Lin Dong Fu: Chinese True Confucians
Show type: Melbourne 2008
Direct from Shanghai, a witty exploration of what is funny across the cultural divide - sage stories, anecdotes and jokes peppered with showbiz insights from one of the People’s Republic’s foremost cultural cadres.
Australian debut of renowned Chinese celebrity TV host, actor, voice-over superstar, raconteur and jazz impresario Lin Dong Fu with a show especially created for the Melbourne Comedy Festival
Lin Dung Fo is the first Chinese comic to have ever played the Melbourne International Comedy Festival, even performing some of his shows in Mandarin. But, unfortunately, a lot of the humour seems to get lost in translation when it comes to playing in English.
He is, apparently, a huge star in his homeland, partly for his own acting ability and partly because he has redubbed hundreds of Hollywood films for the Chinese market, providing the voice for everyone from Lee Marvin to James Earl Jones.
On stage, he cuts an elegant, avuncular figure and his stories from a culture alien to Western life are fascinating and accessible, whether they be tales of the ‘yellow songs’ banned under Mao Tse Tung’s regime or his first ever taste of coffee.
But while they are told with a lightness of touch and engaging warmth, they don’t generate too many chuckles; perhaps understandable given the societal and language leaps he must make. What is impressive, however, is how easily he closes that gulf, even if the miniscule culture nuances on which comedy is built don’t make it across.
Forget Eddie Izzard trying to muddle through a gig in French, talking surreal nonsense to people with a similar European background, fiftysomething Lin’s ambitions are much greater.

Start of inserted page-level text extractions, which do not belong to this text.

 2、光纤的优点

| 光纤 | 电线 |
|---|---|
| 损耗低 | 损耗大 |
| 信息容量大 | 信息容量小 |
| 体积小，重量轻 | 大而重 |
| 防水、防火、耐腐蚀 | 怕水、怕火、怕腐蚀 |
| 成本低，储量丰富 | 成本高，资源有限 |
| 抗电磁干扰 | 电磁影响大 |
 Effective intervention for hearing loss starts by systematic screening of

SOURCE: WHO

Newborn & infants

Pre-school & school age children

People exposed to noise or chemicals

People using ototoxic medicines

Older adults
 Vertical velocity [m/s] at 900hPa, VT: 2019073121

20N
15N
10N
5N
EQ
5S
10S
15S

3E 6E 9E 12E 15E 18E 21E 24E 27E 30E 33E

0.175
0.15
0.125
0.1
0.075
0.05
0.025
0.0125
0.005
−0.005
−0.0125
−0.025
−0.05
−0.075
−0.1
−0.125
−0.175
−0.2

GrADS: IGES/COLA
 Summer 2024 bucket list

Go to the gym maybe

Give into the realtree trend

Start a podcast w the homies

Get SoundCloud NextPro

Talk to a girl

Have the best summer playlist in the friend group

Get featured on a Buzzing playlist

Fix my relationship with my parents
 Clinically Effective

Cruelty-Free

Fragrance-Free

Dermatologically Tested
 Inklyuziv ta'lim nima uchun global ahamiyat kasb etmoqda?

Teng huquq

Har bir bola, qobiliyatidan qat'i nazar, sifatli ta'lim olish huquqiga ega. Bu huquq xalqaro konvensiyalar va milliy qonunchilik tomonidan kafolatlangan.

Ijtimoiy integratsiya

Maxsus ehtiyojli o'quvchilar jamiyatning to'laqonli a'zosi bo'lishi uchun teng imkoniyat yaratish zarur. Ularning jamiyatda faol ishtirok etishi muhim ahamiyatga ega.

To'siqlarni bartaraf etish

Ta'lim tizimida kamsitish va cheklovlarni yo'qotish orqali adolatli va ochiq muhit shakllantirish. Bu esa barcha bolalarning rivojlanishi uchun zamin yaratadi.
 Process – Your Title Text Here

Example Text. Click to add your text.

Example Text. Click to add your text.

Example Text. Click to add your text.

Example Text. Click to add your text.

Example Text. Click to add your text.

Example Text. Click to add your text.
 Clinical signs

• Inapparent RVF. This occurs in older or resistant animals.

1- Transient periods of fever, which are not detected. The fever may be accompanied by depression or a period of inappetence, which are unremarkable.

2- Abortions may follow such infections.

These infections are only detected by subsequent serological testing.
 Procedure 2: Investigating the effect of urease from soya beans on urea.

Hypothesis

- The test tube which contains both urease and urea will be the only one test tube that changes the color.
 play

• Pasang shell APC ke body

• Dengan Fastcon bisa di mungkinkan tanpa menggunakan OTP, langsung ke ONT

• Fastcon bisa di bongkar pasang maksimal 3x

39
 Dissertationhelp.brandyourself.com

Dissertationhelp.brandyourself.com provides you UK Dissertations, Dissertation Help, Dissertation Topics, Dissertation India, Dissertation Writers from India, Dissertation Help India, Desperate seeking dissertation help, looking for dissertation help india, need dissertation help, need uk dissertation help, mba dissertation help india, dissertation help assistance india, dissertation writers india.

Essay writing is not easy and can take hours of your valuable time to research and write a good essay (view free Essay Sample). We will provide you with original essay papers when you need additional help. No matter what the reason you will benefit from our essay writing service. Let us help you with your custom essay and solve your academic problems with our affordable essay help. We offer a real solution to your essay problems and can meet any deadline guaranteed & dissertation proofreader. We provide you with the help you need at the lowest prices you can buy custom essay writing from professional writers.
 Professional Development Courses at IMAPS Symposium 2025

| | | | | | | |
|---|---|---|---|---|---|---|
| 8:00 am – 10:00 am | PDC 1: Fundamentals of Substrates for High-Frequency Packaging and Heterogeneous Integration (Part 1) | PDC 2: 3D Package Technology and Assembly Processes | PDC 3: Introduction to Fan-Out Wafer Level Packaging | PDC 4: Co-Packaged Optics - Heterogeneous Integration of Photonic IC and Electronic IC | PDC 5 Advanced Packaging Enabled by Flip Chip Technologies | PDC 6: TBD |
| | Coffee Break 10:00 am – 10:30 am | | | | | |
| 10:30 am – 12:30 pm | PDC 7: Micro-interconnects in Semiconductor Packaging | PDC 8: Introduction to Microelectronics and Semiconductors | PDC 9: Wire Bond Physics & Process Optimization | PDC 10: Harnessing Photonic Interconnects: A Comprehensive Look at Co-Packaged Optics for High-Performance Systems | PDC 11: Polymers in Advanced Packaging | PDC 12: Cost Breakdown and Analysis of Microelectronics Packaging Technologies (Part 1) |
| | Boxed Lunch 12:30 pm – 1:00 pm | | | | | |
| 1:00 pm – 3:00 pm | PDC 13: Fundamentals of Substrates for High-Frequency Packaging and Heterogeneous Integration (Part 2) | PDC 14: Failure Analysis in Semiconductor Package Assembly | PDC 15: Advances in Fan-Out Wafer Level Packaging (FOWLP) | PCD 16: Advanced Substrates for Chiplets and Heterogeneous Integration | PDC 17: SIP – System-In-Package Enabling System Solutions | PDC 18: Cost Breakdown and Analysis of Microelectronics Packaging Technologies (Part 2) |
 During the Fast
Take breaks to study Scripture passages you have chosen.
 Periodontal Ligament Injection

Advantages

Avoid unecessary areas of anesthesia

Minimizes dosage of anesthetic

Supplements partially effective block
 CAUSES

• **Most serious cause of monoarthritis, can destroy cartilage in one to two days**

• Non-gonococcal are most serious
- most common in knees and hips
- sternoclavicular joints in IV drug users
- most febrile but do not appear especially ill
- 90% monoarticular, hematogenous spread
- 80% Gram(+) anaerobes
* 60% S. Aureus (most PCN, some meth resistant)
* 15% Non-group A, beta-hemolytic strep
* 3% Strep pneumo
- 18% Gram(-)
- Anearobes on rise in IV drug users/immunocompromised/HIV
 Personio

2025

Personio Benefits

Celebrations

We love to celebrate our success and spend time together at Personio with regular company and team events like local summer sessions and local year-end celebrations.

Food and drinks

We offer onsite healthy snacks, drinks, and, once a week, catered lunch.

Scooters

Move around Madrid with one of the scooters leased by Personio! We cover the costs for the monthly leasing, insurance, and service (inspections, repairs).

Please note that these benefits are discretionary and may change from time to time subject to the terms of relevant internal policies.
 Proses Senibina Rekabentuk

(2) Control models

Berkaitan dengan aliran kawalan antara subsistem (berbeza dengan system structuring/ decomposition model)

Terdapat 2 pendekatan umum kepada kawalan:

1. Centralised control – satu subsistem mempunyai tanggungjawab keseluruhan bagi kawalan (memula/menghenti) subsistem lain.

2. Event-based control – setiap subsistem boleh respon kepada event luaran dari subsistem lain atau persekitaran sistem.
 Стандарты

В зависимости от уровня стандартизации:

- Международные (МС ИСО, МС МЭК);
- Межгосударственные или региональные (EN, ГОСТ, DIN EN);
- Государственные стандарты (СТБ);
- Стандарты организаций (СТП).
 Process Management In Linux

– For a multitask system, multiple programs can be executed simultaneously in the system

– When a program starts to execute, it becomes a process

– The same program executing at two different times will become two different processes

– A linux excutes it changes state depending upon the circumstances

The easier gags come from wordplay between Mandarin and English, and several other Western tongues come to mention it, but they come over clunkily, since we’re not familiar with the Chinese originals, which need to be explained. Contrarily, the anecdotes drawn from his own remarkable life are naturally more interesting, but harder to draw straightforward jokes from.
It’s undoubtedly intriguing to see a Chinese stand-up, as even his struggles with our comedy conventions prove interesting, and it’s certainly a positive move for a festival that calls itself international to look outside the English-speaking world for participants. He might be a long way from being the funniest show in the programme, but his inclusion is laudible.